Författare: Bruno Mugnai.

Negli anni in cui si svolse l’operato del grande capitano italiano si formò la tradizionedell’esercito asburgico e in particolare della cavalleria, nella quale il reggimento di dragoni appartenuto al principe Eugenio mantenne il nome del suo colonnello fino al 1918, onore riservato a nessun altro soldato nella storia d’Austria. Per la prima volta riunite in un solo saggio l’organizzazione, le uniformi, le insegne e la storia di tutti i reparti a cavallo di Casa d’Austria e della Reichsarmée negli anni delle guerre control’Impero Ottomano e la Francia del Re Sole.

Lo stesso argomento in dettaglio: Casa Savoia. Eugenio era figlio del principe Eugenio Maurizio di Savoia-Soissons e di Olimpia Mancini, una nipote del cardinale Mazarino. Furono pertanto anni dettati dal rigore e dalla carenza d’affetto, che determinarono il carattere del futuro condottiero, freddo e sicuro a un tempo. Nella prima adolescenza, Eugenio si ammalava frequentemente, soggetto a gravi febbri.

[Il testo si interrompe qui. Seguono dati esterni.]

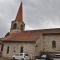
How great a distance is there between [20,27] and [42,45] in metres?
12.9

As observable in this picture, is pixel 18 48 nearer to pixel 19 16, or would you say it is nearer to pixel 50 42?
pixel 50 42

Assolutamente non interessato alla vita ecclesiastica, non ancora ventenne si presentò al re Luigi XIV, di cui suo padre era stato uno stimato generale, per ottenere un comando nell’esercito francese. Est-ce-que j’ai fait la plus grande gaffe de ma vie? Che abbia commesso la più grande sciocchezza della mia vita? Deciso ad intraprendere la carriera militare, Eugenio fuggì da Parigi insieme al cugino, principe Luigi-Armando I di Borbone-Conti alla volta della Germania. Statua equestre di Eugenio di Savoia, Heldenplatz, Vienna.

Lo stesso argomento in dettaglio: Asburgo. Statua equestre di Eugenio di Savoia, al Castello di Buda, Budapest. La Battaglia di Vienna in un dipinto di Józef Brandt. Lo stesso argomento in dettaglio: Battaglia di Vienna. La vittoria sui Turchi nel 1683 a fianco del re polacco Giovanni III Sobieski, venuto in aiuto dell’Imperatore Leopoldo I, inaugura per Eugenio una vita intera dedicata alla guerra, alla diplomazia ed alle vittorie. Intanto l’Impero Ottomano si era riavuto dalle perdite, aveva riconquistato Belgrado ed era già entrato in Ungheria. L’esercito che doveva fronteggiare i turchi era stato posto sotto il comando del Principe Elettore di Sassonia, Federico Augusto I.